At the Manzanar Relocation Center. Photo by the great Ansel Adams. |
The United States government, in the person of that honest, stalwart and upright Commander-in-Chief, has assured us that the government would never round up US citizens in internment camps, even while the government is right now building a very large 'FEMA' camp out West and has put laws into place making such internment "legal" and while still holding and torturing innocents in Guantanamo Bay. Our president was shocked that we would ever think such a thing. This is America, after all, he assured us in that smoothly reptilian style of his.
This is the Land of the Free and the Home of the Brave. We weep at football games while the Star Spangled Banner is sung.
But while the tears are flowing as we sing about bombs bursting in air it might be helpful to recall, on this Opening Day of baseball season, that 71 years ago, on April 1st, 1942, the United States sent thousands of Japanese into internment camps...because they were Japanese.
I have my doubts that you will be hearing much about this from the major news media this week.
American war crimes come and go without too much notice. There are a number of reasons for this, some of them obvious, others more confusing. We all learned our US history in the 5th Grade and the lessons learned have stuck with us. Not even our churches, imbued with or frightened of Americanism, have talked much about this. Even in these days of the internet, as war crimes being committed are becoming ever more visible and impossible to deny, that 5th Grade history text trumps any and all reflection and thought upon the darker side of our history.
We know that had America been Catholic from the beginning, which was possible considering the strong historical Catholic presence in the West, the South and Canada, we wouldn't have been doing things like we did to the Japanese innocents, or dropping atomic weapons upon civilian populations, or carpet bombing European cities. If we had been Catholic we probably wouldn't have been in that terrible war in the first place. There are those who have dedicated their lives to the conversion of today's America to Catholicism, a noble effort to be sure. That such a task may seem Herculean, or even Utopian, should not deter us from helping such efforts. But while engaging in that kind of effort we should not close our eyes to the crimes of the past. True patriotism does not mean joining the military and going off to "fight for freedom" (as if that was ever the case these past 150+ years); rather it means loving your country while dedicating yourself to cleansing it of the filth of the past and the present.
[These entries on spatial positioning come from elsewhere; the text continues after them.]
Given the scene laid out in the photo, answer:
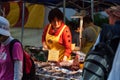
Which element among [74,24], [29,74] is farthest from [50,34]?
[74,24]

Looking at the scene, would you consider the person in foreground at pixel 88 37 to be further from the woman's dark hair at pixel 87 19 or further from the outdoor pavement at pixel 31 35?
the outdoor pavement at pixel 31 35

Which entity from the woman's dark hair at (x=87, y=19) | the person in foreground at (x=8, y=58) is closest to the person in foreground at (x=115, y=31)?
the person in foreground at (x=8, y=58)

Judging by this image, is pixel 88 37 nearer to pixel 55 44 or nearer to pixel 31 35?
pixel 55 44

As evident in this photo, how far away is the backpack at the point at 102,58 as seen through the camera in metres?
2.48

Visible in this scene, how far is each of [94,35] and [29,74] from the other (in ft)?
9.57

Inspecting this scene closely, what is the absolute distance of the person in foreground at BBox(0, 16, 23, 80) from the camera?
388 centimetres

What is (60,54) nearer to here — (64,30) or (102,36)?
(64,30)

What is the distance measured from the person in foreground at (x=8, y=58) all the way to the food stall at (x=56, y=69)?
1071 millimetres

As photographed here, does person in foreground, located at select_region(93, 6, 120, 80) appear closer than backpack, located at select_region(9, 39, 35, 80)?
Yes

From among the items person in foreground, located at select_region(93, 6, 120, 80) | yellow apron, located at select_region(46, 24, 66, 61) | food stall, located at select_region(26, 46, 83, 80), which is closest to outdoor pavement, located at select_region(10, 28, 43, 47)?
yellow apron, located at select_region(46, 24, 66, 61)

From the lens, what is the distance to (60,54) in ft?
19.7

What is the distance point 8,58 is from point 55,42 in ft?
7.32

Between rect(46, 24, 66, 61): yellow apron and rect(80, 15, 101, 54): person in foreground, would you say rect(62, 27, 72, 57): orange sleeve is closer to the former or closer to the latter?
rect(46, 24, 66, 61): yellow apron

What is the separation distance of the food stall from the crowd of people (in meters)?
0.23
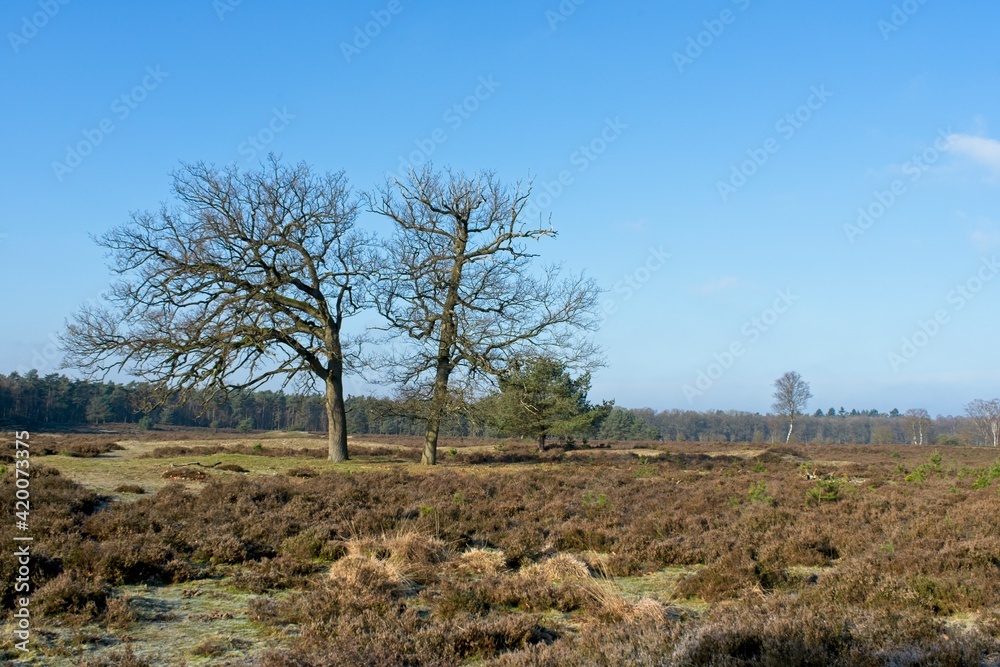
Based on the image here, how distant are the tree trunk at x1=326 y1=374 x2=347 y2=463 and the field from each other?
31.7ft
The injustice being remembered today is merely a reminder that we Americans might do well with a second and large helping of humble pie. The military reminisces of our various Colonel Blimps hold no interest for this writer. Jingoism and flag-waving while ignoring our inglorious past and present leave some of us rather disgusted. Hilaire Belloc would often write of his own military experiences when he was young, when there still was a bit of chivalry left in soldiers (vide the famous World War 1 Christmas truce). But when he got older that great man began to see things differently and to look at men-in-arms less romantically. Losing sons in an evil and far from chivalrous Second World War being fought on behalf of international money-grubbers had a lot to do with it, as did Belloc's exemplary Catholic faith. While we are losing what few freedoms we have almost every day we might wish to start resorting to that kind of humility which can give strength, the kind that remembers the wrongs we have done, with a firm purpose to never allow such wrongs to happen again.
Innocent Japanese then, as innocent Arabs now [WARNING: the link posted is hideous], were and are shamefully treated by the government of the United States and, I'm afraid, by far too many citizens. These are crimes, and they must never be blotted out of our memories.
America needs to go to Confession.
1 comment:
Speaking truths deserve the real Bravo's. And dear young men who sacrificed and are sacrificed for causes that were false, deceits, lies which to them were unknown. So much human fodder. I recall a quote but can't recall the speaker, 'Most wars are the sacrifice of many for the power of few'. I too am disgusted. near sick to death of the Nation's Narrative.